Peter Sloterdijk – Weltinnenraum des Kapitals

„Die terrestrische Globalisierung stellt nicht eine Geschichte unter vielen dar. Sie ist … das einzige Zeitstück …, das es verdient, … ‚Geschichte’ oder ‚Weltgeschichte’ zu heißen.“
Peter Sloterdijk (Weltinnenraum des Kapitals, S. 28)

Die Auseinandersetzungen über die Einwanderungspolitik finden auch in der Philosophie ihren Niederschlag. Im bürgerlichen Lager erregte insbesondere der Schlagabtausch zwischen Prof. Peter Sloterdijk und Prof. Herfried Münkler für Aufsehen. Sloterdijk eröffnete den Dialog in Rahmen eines Artikels im Cicero. Münkler antwortete in DIE ZEIT, erhielt eine Reaktion und erwiederte diese. Hier sei als Kontrast der Artikel von Precht und Welzer empfohlen. Im Vergleich zu den „Alten“ zeigen sich deutliche Unterschiede zwischen den Generationen.

Trotz dem Rauschen im Blätterwald überrascht Sloterdijks Haltung zu Migration und Grenzen nicht. Kernthesen finden sich bereits in seinem Hauptwerk zur Globalisierung – „Im Weltinenraum des Kapitals“. Darum hier aus gegebenen Anlass die Besprechung des Buches.

Terrestrische Gloablisierung

Sloterdijk unterteilt die Globalisierung in drei Phasen.
In der ersten, der morphologischen Globalisierung, schufen Kartographie, Astronomie und Mathematik die Vorstellung eines einheitlichen Weltkörpers – die Kugelgestalt des Globus. Die realen Aktionen bleiben örtlich begrenzt.

● AUFGABEN
1. Gib aus dem Sloterdijk-Text alles von „Trotz dem Rauschen“ bis hinunter zu „in drei Phasen.“ noch einmal wieder und tausche dabei „Phasen“ gegen „Etappen“ aus.
2. Setze den Sloterdijk-Text im Anschluss an seinen letzten Satz fort.

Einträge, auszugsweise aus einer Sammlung

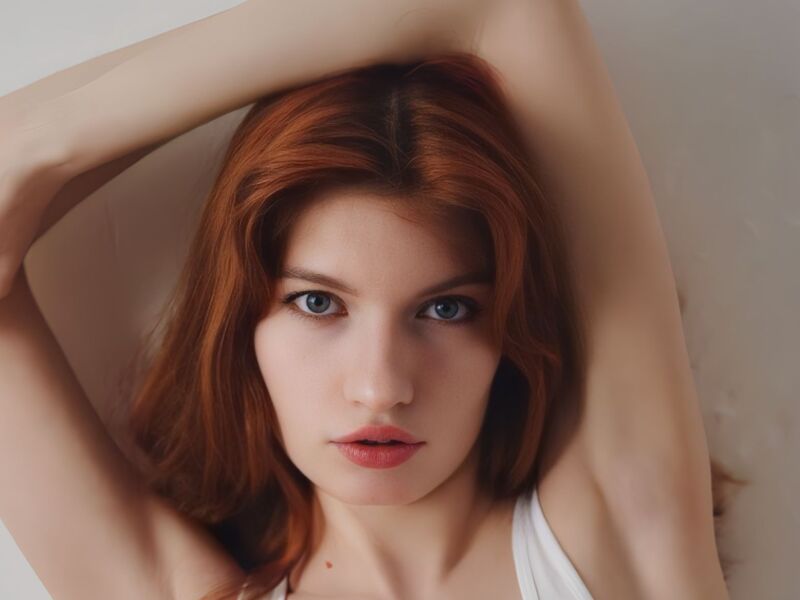 LolyMenson superxxxporn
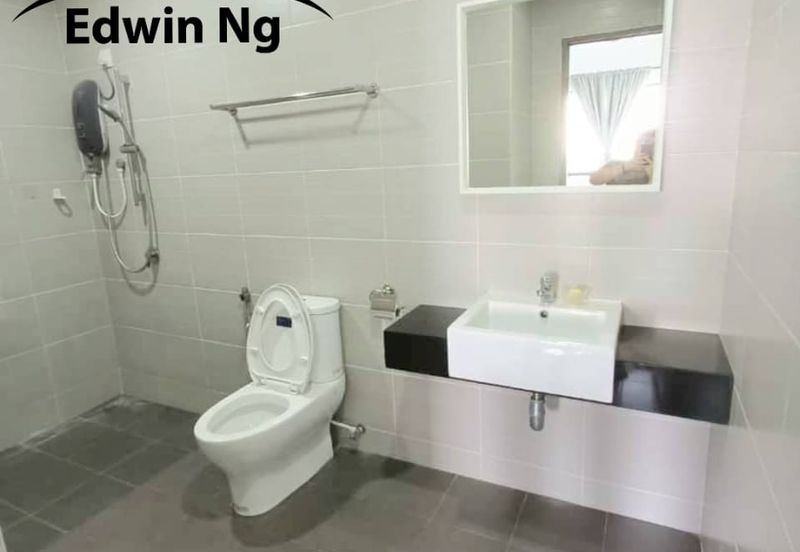 SeventyNine Residence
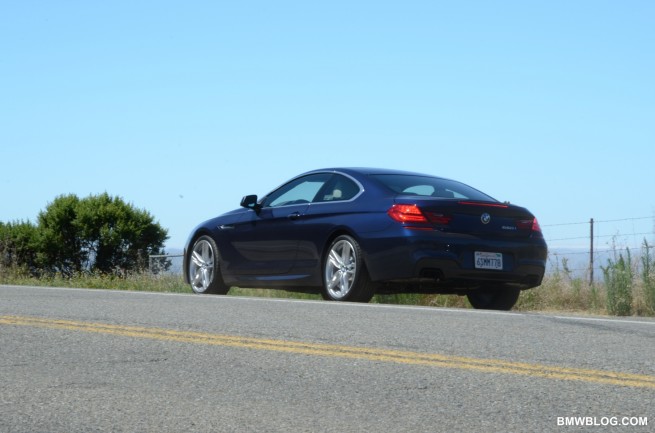 2012-bmw-650i-coupe-105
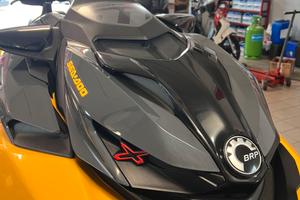 Sea Doo RXP X 300 RS - 2023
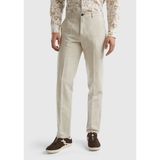 United Colors Of Benetton Erkek Kırmızı Pantolon Model Kodu: 124P4YQSUF03X - 54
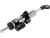 Matris Ducati Panigale V2 /S Steering Damper (2025+) (Sport)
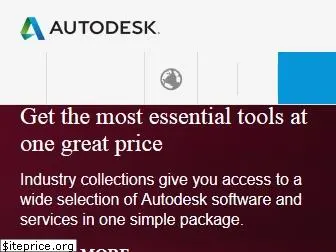 usa.autodesk.com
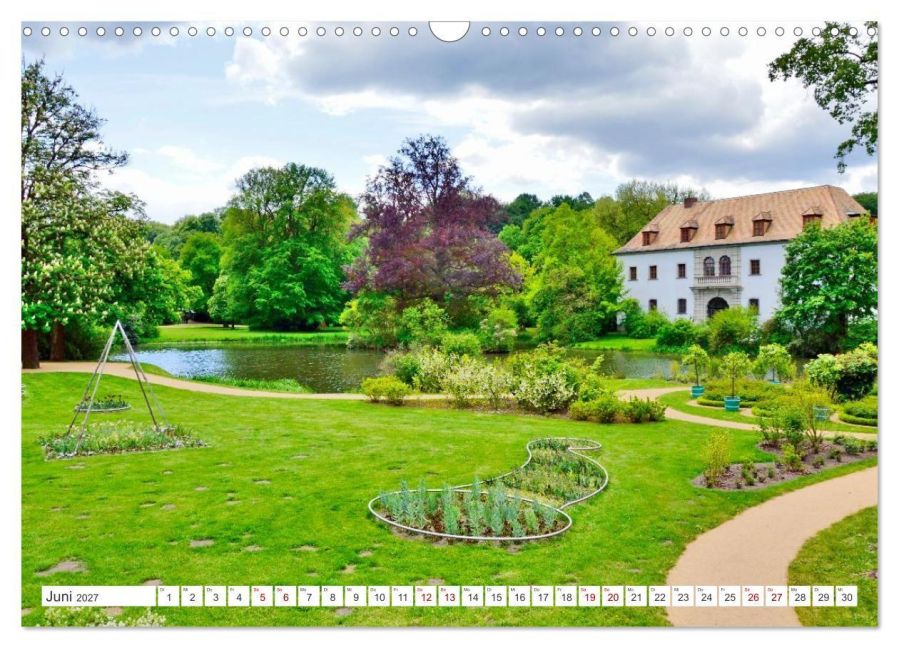 InsideView 11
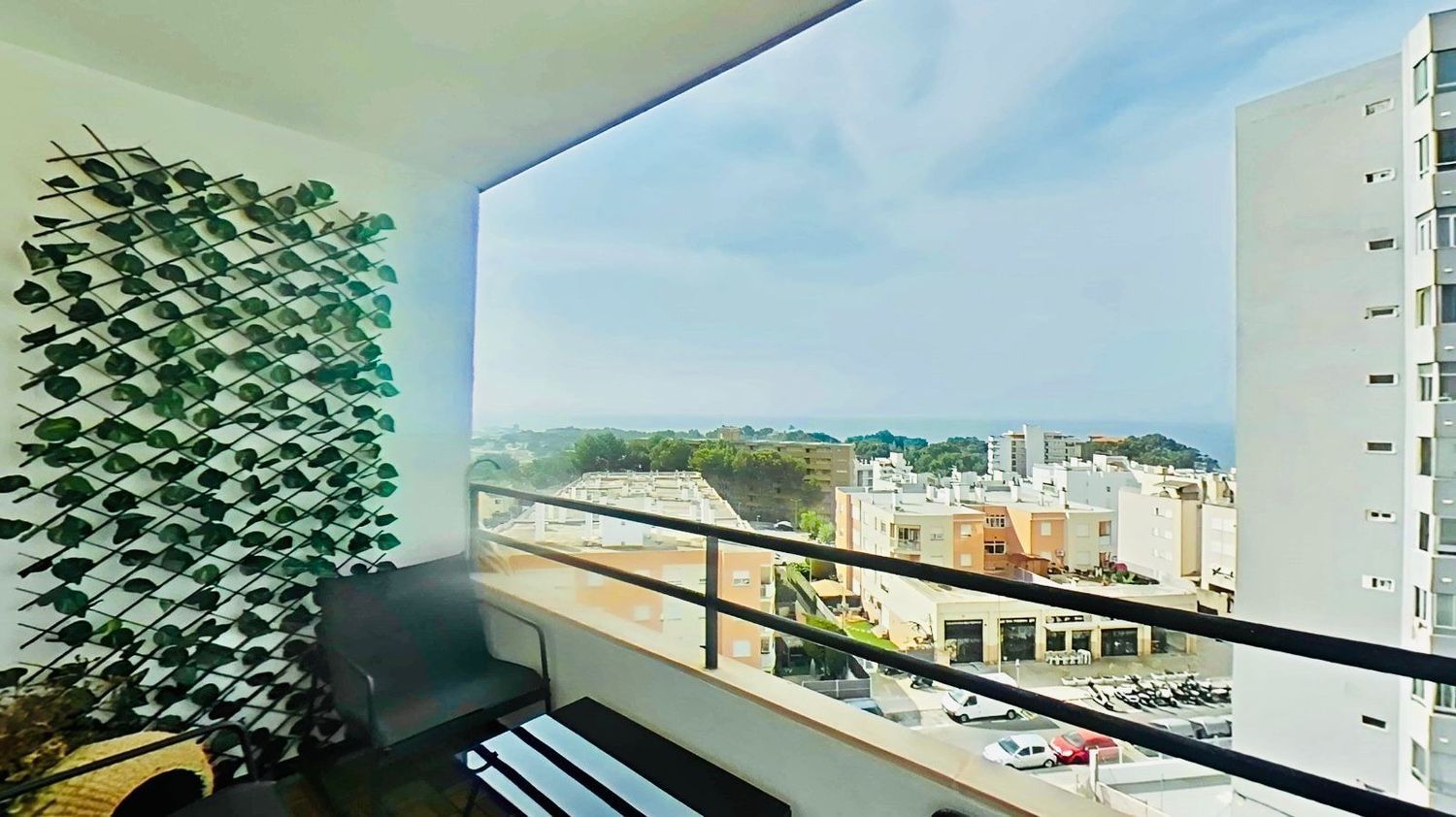 Ático en calle d'Antoni Mus, 5 - Foto 10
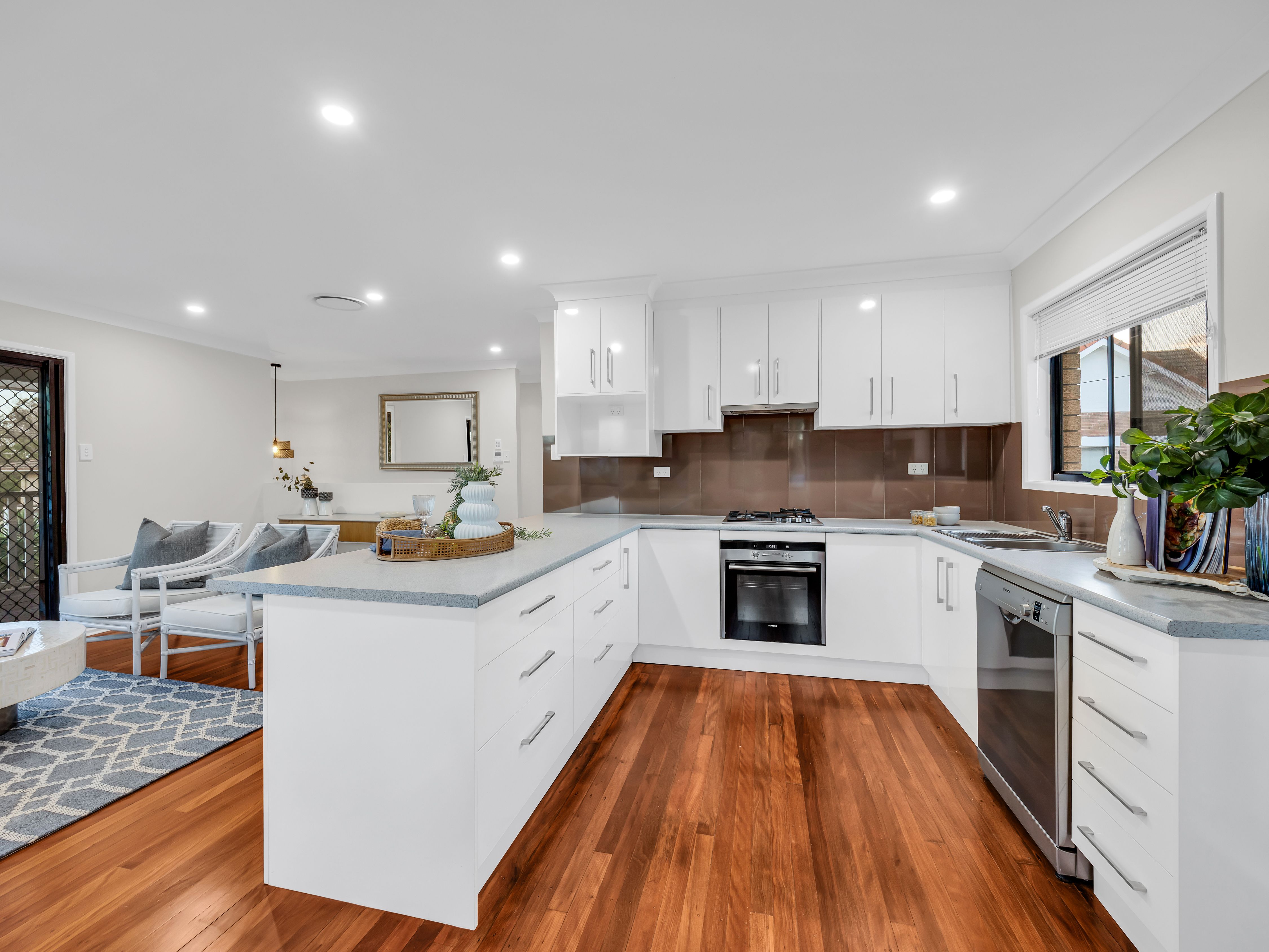 49 Brittain Street — photo 11 of 27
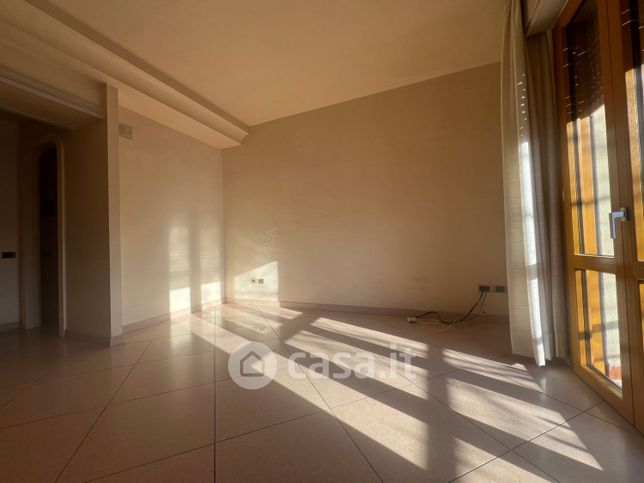 Appartamento in residenziale in 
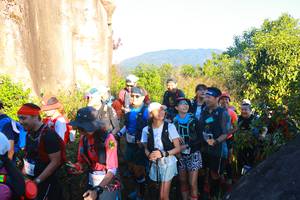 BIB: 
                            <button type="button" onclick="openModal(19070798)" class="btn btn-primary btn-sm float-right btn-popup" data-toggle="modal" data-target=".modal-high-quality">
                        <i class="fas fa-shopping-cart"></i> Add to Cart
                    </button>
                                            <button type="button" onclick="isThisMe(19070798, true)" class="btn btn-success btn-sm float-right btn-popup btn-isme hidden" data-toggle="tooltip" data-placement="bottom" title="นี่คือรูปของคุณใช่ไหม คลิกที่นี่เพื่อเอาเข้าอัลบั้ม">
                        <i class="fas fa-plus"></i> Add to album
                    </button>
                    <button type="button" onclick="isThisMe(19070798, false)" class="btn btn-warning btn-sm float-right btn-popup btn-isnotme hidden">
                        <i class="fas fa-ban"></i> Remove from album
                    </button>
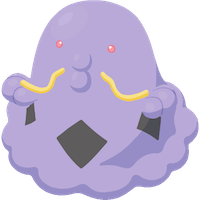 マルノームの画像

● LÖSUNGEN
1.
Trotz dem Rauschen im Blätterwald überrascht Sloterdijks Haltung zu Migration und Grenzen nicht. Kernthesen finden sich bereits in seinem Hauptwerk zur Globalisierung – „Im Weltinenraum des Kapitals“. Darum hier aus gegebenen Anlass die Besprechung des Buches.

Terrestrische Gloablisierung

Sloterdijk unterteilt die Globalisierung in drei Etappen.

2.
Erst die zweite Phase – die terrestrische Globalisierung, das Zeitalter der europäischen Kolonialreiche, bringt die globale Raumnahme. Aus der philosophischen Begehung unbekannter Orte wird reale Erkundung, Unterwerfung und Einbeziehung aller Gebiete in ein Weltsystem.

Seit dem Ende des Zweiten Weltkrieges befinden wir uns in Phase drei – der elektronischen Globalisierung. Ihr „Merkmal ist der zunehmende Vorrang der Hemmungen vor den Initiativen“ (S. 23). Die Netzwerke aus Satelliten, Flugkreuzen und Kommunikationsstationen ermöglichen eine Welt der permanenten Rückkopplung. Jeder Aktion folgt, nach einer – immer kürzeren – Verarbeitungszeit, eine starke Gegenreaktion. Einseitige Dominanz der Entwicklung oder gar die Abkopplung von Prozessen ist unmöglich.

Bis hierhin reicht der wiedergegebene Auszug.